Impossible is nothing: whiteness knows no limits

 

The 2013 Academy Award nominations were announced today and among them was a Best Actress nomination for Naomi Watts’ performance in The Impossible. The film follows a family who find their Thailand holiday caught in the mayhem of the December 2004 tsunami. As well as receiving many rave reviews, the film has been widely criticised for turning a natural disaster in Asia into a story about white people.

The Impossible promotional photo

Devin Faraci’s review on Bad Ass Digest calls it “the sad story of a white family who lost all their luggage while having to see lots of Thai people dying in a tsunami” while David Cox at The Guardian places the film into the long history of Hollywood whitewashing. For me, the racism of The Impossible is less remarkable than the way in which third world experiences become mere “background colour” for a first world learning moment.

But hang on. Isn’t the film based on a true story? Why shouldn’t this family have their story told?

Sure. But there are seven billion people in the world today, and each one has countless stories to tell, as well as the stories of past, future and worlds that never were. So which stories get told, and in particular which stories get financed and publicised, is political.

It’s no accident that this Spanish production is in English language. The Spanish director and production company previously collaborated on the 2007 Spanish language film The Orphanage, which has since sold rights to an American studio for an English-language remake. I imagine that experience might make you consider how to make your original films more marketable to an American audience.

It’s no accident that the film casts blonde, light-skinned actors and actresses to play the dark-haired, olive-skinned Spanish family on whose story the film is based. Both director Juan Antonio Bayona and Maria Belon (portrayed by Naomi Watts) have said they consciously didn’t specify the nationality of the main family as they wanted the film to be “universal”. But obviously the film is still set in a particular time and place, among real events that affected real people. It’s not a fantastical animated allegory – it’s Thailand in 2004.

■ EXCERPTED DATA:
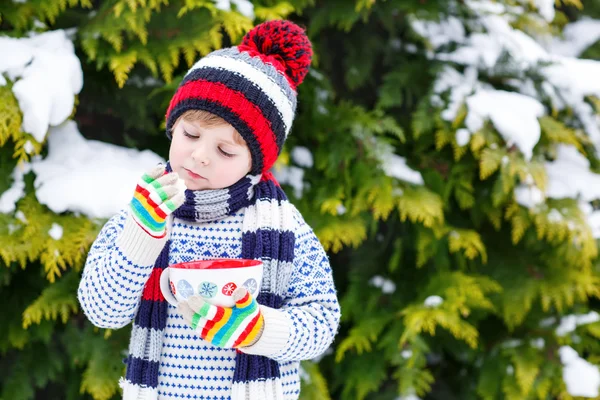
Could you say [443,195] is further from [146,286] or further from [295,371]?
[146,286]

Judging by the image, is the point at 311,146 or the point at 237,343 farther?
the point at 311,146

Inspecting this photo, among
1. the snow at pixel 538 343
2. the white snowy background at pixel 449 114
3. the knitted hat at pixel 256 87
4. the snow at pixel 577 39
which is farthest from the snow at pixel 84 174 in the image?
the snow at pixel 577 39

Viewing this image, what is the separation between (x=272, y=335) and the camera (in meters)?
1.62

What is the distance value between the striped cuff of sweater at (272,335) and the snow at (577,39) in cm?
279

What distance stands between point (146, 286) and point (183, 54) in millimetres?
1595

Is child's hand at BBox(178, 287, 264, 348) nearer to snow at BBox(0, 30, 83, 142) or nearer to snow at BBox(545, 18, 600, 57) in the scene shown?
snow at BBox(0, 30, 83, 142)

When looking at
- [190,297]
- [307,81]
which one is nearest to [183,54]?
[307,81]

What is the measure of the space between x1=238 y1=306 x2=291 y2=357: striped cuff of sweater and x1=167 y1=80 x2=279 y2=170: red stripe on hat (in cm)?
44

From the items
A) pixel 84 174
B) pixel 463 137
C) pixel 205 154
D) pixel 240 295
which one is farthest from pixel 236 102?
pixel 463 137

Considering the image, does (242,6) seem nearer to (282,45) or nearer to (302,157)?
(302,157)

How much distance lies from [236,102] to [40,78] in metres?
1.24

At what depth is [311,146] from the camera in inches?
127

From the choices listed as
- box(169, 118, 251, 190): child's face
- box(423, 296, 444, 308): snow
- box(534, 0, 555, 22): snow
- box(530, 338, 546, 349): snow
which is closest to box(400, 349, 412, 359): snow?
box(423, 296, 444, 308): snow

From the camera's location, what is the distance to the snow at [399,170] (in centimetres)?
302
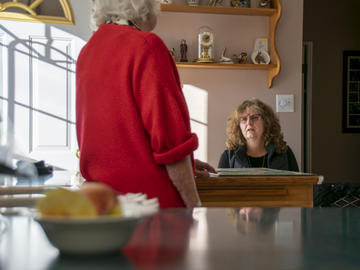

■ WORK TO DO:
**A)** According to the piece about the film The Impossible, on which 2007 film did the director and production company previously collaborate?
**B)** Carry the piece about the film The Impossible forward from its final sentence.

■ RESULTS OF THE EXERCISE:
**A)** The Orphanage

**B)**
It’s no accident that the film revolves around the story of tourists, whose departure gives the film neat closure, rather than the local residents who have to contend with destroyed infrastructure, economic uncertainty, and many people displaced long after the physical disaster is over.

There is a deliberate choice here to use this story and these actors, not because they are universal, but because they appear universal – because European tourists and blonde actors are neutral and generic, in a way Asians or actors of colour are not.

Another film that has been recognised in this year’s Oscar nominations is Steven Spielberg’s Lincoln, a film about the abolition of slavery in the USA that features no Black characters in its core cast. Kate Masur’s analysis in the the New York Times calls the film determined “to see emancipation as a gift from white people to black people, not as a social transformation in which African-Americans themselves played a role”.

I think the whiteness of these two productions has less to do with people of colour actors being unmarketable, as the presumption that subaltern stories are essentially uninteresting. In both films, the thoughts, feelings and actions of the central white characters are complex and unpredictable, dramatically developing throughout the film as the characters learn and grow. White people make decisions. People of colour have situations, which determine their actions and motivations. White people experience trauma, sins and tragedies, while everyone else’s suffering is part of their natural condition.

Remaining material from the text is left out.